It is the first type of Takagi in which consequents are equal to linear functions. Another
model is of Mamdani model in which consequents are changed by defuzzified value. These
consequent models can be of any nonlinear function type which consists of model of
nonlinear and mapping of neural.
eTS Learning Between Clustering and Least Square
EFS is achieved when supervised is combined with unsupervised learning. Each rule of fuzzy
is to operate in sub-parts of input or output data spaces. eTS cluster input and output spaces to
N levels of fuzzy regions. eTS learning is used to expand subtractive into real-time by
transforming it into a strong tool for the use of on-line learning. This learning method is
created on calculation which is related to recursive of potential.
Mamdani Model
This sM model is a special case of the TS model. fSPC is an approach that helps in
developing EFS that are created on sM model. fSPC is an algorithm which is stimulated by
Statistical process, it is a method which is used to monitoring the variability. SPC method
cluster outputs of system into other cluster and relate them with same process model
behaviour. Boundaries of output system is define by hotelling statistics. The output which are
satisfying the condition is updated by the smoothing process.
Applications
EFS is used in a wide range of applications which includes industrial, medical and
bioinformatics and many more. Here are some applications of Intelligent system analytics [5].

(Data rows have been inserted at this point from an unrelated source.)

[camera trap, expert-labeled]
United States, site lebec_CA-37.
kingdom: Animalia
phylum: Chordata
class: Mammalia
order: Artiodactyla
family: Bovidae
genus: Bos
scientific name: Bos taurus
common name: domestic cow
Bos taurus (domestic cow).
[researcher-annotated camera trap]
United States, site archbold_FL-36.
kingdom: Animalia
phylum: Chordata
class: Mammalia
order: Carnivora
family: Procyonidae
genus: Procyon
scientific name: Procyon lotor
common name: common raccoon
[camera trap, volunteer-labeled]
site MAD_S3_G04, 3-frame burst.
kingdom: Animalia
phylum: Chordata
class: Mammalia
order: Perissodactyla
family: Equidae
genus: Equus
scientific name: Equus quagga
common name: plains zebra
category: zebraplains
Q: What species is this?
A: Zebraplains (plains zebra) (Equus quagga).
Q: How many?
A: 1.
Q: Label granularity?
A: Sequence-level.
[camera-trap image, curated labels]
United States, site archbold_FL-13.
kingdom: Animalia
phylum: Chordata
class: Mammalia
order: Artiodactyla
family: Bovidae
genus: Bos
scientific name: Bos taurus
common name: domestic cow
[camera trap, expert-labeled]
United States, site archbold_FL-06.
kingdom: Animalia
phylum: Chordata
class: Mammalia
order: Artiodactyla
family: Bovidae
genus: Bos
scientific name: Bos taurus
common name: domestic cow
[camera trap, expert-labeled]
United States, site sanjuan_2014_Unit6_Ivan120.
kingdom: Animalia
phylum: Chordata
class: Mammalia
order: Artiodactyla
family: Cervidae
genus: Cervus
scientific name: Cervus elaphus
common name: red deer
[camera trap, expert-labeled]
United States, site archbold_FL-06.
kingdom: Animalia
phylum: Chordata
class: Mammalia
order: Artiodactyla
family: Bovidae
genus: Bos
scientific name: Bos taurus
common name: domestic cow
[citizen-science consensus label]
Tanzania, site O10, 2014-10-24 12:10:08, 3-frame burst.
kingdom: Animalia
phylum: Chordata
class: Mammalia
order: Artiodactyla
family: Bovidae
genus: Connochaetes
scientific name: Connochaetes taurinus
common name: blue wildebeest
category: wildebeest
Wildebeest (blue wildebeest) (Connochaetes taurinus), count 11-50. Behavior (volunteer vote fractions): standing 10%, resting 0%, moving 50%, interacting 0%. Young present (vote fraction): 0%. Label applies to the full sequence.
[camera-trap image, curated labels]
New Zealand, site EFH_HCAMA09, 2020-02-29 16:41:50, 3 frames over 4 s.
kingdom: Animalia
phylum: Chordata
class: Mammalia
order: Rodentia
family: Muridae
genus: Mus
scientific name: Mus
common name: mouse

 Industrial Application: A simple EFS model is useful to predict the thickness of paint
film on vehicle body which includes certain combinations of factors. Mainly these
variables consist of two things: 1 flow rate of fluid, it directly affects film thickness
and second is air draft velocity it includes humidity and temperature. The air
provided to booth to eliminate paint from spray. EFS provides a relationship between
thickness of paint film and variables on vertical and horizontal surfaces. Due to this
vehicle body contains three sM models: horizontal surface and left, right verticals.

X*(i), y*(i), s*(i) these are three models that cover horizontal surface. The
information related to these models is shown in figure.
 Bioinformatics: This is the method that consists of data that is related to biological
storage, modeling, analysis, and knowledge of discovery. There are many problems
in bioinformatics which are solved by using eCI. Here are some sub-parts of
bioinformatics which describes the use and application of intelligent analytics.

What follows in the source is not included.